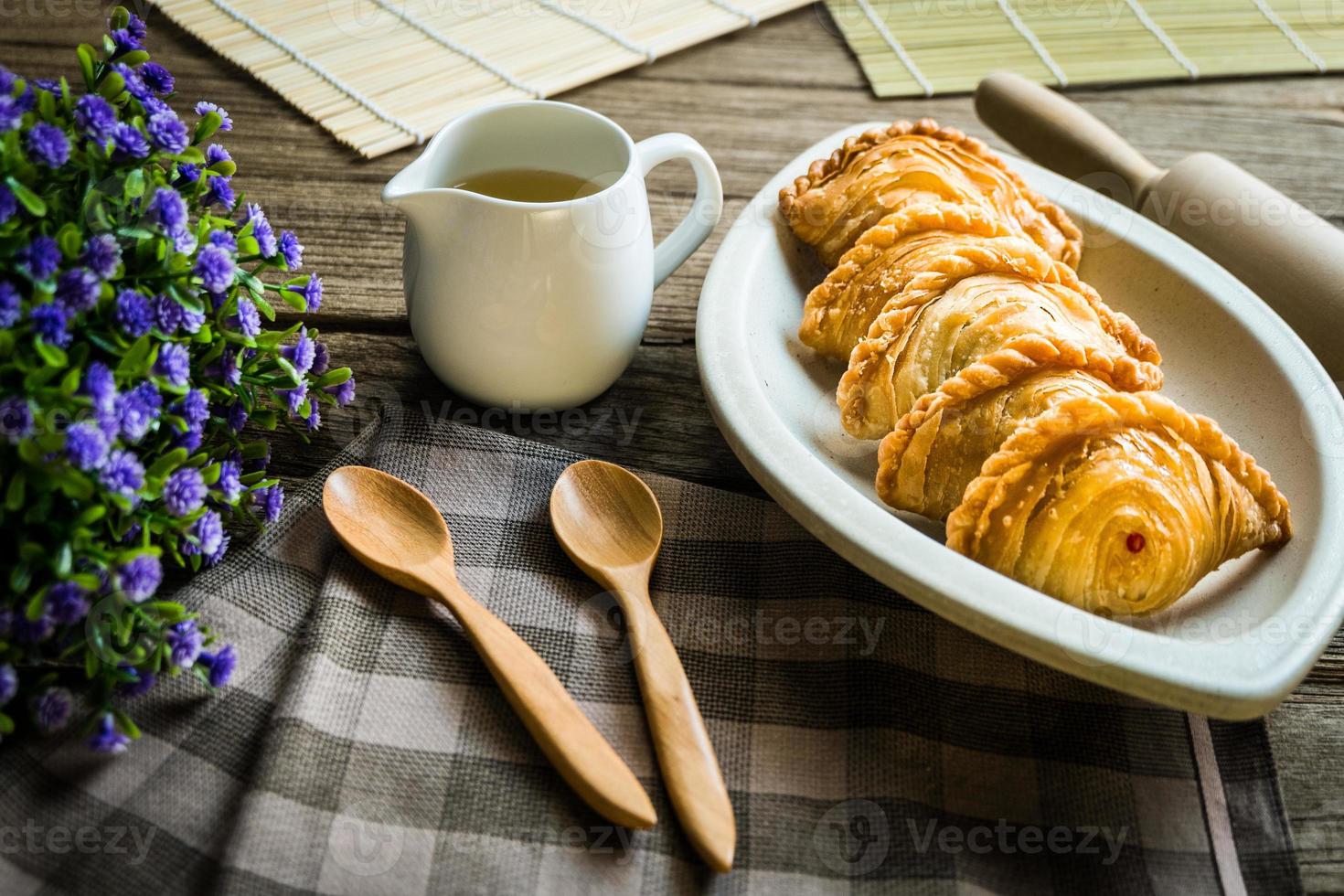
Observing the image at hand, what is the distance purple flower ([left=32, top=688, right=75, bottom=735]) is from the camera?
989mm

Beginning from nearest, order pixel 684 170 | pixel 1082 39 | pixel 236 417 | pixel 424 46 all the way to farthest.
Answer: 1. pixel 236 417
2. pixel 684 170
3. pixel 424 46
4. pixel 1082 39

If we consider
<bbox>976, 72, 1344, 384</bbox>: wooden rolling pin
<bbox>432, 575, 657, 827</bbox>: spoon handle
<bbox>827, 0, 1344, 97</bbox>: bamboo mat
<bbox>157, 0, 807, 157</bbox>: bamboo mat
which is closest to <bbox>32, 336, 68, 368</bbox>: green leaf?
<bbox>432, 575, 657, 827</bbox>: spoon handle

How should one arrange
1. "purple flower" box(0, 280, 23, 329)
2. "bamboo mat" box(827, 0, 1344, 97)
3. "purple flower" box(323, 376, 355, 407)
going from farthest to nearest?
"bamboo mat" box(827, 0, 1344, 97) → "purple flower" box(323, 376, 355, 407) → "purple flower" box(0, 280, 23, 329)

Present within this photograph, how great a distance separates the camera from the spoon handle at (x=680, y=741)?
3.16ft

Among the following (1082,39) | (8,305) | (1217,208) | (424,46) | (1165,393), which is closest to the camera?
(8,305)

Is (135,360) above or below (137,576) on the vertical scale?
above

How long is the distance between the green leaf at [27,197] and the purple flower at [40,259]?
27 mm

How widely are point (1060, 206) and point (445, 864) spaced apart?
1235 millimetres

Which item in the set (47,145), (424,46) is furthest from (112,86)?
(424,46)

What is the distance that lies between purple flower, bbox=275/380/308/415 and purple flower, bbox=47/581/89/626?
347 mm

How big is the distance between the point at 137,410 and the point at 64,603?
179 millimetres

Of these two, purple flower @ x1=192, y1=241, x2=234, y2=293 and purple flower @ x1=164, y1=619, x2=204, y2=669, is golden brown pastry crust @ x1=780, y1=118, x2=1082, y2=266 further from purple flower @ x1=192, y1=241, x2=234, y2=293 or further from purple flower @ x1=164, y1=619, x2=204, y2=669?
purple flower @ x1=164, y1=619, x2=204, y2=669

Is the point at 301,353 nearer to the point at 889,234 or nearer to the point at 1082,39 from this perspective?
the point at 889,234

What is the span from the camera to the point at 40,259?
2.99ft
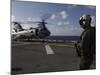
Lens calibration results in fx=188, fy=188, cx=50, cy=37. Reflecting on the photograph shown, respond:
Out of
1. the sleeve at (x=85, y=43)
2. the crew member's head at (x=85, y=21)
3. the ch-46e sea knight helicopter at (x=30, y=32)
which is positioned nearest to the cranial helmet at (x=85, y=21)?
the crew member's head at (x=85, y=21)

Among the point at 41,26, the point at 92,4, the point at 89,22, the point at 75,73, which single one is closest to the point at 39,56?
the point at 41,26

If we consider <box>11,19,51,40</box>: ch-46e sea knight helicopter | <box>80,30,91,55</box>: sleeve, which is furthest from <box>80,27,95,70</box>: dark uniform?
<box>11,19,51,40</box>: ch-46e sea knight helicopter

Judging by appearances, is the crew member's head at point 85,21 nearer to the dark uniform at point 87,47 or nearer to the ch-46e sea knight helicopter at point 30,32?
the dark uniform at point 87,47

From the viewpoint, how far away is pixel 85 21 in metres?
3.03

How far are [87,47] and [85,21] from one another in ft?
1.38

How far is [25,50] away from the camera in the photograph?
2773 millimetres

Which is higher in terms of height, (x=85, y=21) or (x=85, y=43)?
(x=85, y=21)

################

**EXERCISE AIM**
Reproduce, without any change, everything from the line containing "Among the point" down through the end of the records, with both of those ends included.

**EXERCISE SOLUTION**
Among the point at 41,26, the point at 92,4, the point at 89,22, the point at 75,73, which single one is closest to the point at 39,56?
the point at 41,26

If we consider <box>11,19,51,40</box>: ch-46e sea knight helicopter | <box>80,30,91,55</box>: sleeve, which is furthest from <box>80,27,95,70</box>: dark uniform?
<box>11,19,51,40</box>: ch-46e sea knight helicopter

Judging by appearances, is the crew member's head at point 85,21 nearer to the dark uniform at point 87,47 or nearer to the ch-46e sea knight helicopter at point 30,32?
the dark uniform at point 87,47

From the viewpoint, how far away is pixel 85 21 in metres?
3.03

How far are [87,47] and [85,21] from one another in ft?
1.38

How far is [25,50] away from the camera in the photograph?
2773 millimetres

Which is higher in terms of height, (x=85, y=21) or (x=85, y=43)?
(x=85, y=21)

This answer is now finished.